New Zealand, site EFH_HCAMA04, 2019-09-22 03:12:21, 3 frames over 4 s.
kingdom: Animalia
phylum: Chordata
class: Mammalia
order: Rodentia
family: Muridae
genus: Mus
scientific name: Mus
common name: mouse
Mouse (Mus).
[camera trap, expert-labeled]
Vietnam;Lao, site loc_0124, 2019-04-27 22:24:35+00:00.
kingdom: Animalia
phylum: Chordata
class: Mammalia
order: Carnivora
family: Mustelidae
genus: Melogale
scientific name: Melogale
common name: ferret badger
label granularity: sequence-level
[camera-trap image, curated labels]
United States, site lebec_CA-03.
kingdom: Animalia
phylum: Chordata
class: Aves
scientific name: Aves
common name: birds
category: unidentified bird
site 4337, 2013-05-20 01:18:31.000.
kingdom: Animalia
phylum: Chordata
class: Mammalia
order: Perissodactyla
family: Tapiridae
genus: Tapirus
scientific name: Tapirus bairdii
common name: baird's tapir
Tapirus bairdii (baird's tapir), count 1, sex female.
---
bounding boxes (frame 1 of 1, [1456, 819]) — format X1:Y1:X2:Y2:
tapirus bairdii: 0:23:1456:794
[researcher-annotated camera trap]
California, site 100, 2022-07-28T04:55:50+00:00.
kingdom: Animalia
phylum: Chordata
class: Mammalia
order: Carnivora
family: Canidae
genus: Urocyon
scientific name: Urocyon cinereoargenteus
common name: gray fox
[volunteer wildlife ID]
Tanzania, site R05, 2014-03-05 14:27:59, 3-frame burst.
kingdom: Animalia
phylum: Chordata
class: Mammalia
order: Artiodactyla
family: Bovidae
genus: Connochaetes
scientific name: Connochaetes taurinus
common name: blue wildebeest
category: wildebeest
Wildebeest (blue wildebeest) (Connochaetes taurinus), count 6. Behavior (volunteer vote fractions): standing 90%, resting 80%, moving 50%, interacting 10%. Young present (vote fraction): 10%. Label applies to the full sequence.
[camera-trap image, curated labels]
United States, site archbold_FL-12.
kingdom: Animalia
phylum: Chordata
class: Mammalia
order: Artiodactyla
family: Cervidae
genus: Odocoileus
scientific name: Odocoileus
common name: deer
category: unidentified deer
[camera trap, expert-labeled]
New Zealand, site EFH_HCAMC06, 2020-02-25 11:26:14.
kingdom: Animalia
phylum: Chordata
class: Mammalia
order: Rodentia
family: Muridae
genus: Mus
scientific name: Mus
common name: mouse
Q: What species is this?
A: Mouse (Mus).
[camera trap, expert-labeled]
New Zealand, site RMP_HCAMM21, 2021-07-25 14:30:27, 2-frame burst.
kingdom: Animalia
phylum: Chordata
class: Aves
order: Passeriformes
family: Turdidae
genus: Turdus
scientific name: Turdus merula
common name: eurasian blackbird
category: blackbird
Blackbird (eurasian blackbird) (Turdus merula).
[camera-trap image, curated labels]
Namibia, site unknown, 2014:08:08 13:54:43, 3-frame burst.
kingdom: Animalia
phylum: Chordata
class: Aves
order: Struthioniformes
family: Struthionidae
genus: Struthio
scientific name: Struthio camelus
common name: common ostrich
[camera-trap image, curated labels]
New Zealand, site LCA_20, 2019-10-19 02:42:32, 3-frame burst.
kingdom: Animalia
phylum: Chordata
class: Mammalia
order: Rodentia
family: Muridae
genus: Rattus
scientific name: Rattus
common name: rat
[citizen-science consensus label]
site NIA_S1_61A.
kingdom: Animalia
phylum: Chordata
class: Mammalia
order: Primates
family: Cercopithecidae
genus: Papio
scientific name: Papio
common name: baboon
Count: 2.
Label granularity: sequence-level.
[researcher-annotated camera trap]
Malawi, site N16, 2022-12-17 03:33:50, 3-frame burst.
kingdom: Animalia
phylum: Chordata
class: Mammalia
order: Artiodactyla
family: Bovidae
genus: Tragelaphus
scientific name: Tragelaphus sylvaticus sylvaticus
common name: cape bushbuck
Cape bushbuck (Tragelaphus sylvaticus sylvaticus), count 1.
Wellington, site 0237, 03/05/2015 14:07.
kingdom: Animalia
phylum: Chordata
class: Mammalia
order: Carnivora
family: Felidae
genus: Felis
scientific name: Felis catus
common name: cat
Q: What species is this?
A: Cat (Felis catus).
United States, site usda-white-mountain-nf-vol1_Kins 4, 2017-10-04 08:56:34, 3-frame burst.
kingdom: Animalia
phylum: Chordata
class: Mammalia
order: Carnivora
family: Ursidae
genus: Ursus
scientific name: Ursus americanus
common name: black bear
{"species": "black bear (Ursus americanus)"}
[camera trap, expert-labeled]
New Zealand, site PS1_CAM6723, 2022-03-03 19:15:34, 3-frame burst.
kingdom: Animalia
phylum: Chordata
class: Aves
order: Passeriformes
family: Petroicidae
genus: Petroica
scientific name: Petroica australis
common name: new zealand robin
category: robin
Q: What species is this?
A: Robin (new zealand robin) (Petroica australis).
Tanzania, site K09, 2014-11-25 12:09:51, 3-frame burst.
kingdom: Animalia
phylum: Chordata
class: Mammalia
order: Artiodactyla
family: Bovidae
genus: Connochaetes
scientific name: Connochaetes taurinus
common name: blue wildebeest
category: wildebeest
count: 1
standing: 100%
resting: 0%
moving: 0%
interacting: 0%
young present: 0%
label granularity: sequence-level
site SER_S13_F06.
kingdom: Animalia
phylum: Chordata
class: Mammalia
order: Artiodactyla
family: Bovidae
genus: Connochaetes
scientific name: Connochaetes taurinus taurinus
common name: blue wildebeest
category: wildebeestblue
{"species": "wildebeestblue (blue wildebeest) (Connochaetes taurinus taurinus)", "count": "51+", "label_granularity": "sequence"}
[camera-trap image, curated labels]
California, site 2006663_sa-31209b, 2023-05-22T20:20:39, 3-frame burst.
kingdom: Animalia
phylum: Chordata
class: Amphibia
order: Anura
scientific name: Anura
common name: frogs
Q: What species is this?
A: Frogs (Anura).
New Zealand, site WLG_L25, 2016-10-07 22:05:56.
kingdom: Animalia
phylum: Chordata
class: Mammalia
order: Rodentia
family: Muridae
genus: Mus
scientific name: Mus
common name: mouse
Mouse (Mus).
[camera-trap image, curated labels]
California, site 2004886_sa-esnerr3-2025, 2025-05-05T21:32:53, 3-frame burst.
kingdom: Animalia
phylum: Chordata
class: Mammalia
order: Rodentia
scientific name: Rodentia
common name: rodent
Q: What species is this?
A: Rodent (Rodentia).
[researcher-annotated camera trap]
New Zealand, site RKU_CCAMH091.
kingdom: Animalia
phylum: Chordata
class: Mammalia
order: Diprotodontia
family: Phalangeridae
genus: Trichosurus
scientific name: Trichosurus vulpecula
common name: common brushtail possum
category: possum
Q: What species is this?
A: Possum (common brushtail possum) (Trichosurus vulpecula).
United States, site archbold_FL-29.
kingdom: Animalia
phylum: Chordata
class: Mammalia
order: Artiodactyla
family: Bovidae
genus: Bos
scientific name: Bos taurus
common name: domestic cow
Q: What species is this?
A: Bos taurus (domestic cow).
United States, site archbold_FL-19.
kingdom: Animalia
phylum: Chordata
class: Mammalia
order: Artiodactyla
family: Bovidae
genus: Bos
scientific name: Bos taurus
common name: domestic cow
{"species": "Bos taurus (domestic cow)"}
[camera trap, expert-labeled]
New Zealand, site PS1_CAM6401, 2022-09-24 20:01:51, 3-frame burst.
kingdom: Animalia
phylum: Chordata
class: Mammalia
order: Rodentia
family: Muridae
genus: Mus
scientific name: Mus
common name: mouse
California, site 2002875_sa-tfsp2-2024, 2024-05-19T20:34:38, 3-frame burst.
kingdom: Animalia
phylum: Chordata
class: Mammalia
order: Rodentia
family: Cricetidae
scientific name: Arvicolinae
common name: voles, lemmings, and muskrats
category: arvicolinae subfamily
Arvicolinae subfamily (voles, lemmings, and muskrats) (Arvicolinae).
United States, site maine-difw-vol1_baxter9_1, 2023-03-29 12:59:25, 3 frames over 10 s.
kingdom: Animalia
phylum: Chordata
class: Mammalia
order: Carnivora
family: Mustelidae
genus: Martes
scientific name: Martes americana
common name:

┄┄┄┄┄┄┄┄┄┄

[TASK OBJECTIVE]: From the records above, copy out the line with "order: Primates", the line with "scientific name: Tragelaphus", and every line between them, word for word.

[RESPONSE TO THE EXERCISE]:
order: Primates
family: Cercopithecidae
genus: Papio
scientific name: Papio
common name: baboon
Count: 2.
Label granularity: sequence-level.
[researcher-annotated camera trap]
Malawi, site N16, 2022-12-17 03:33:50, 3-frame burst.
kingdom: Animalia
phylum: Chordata
class: Mammalia
order: Artiodactyla
family: Bovidae
genus: Tragelaphus
scientific name: Tragelaphus sylvaticus sylvaticus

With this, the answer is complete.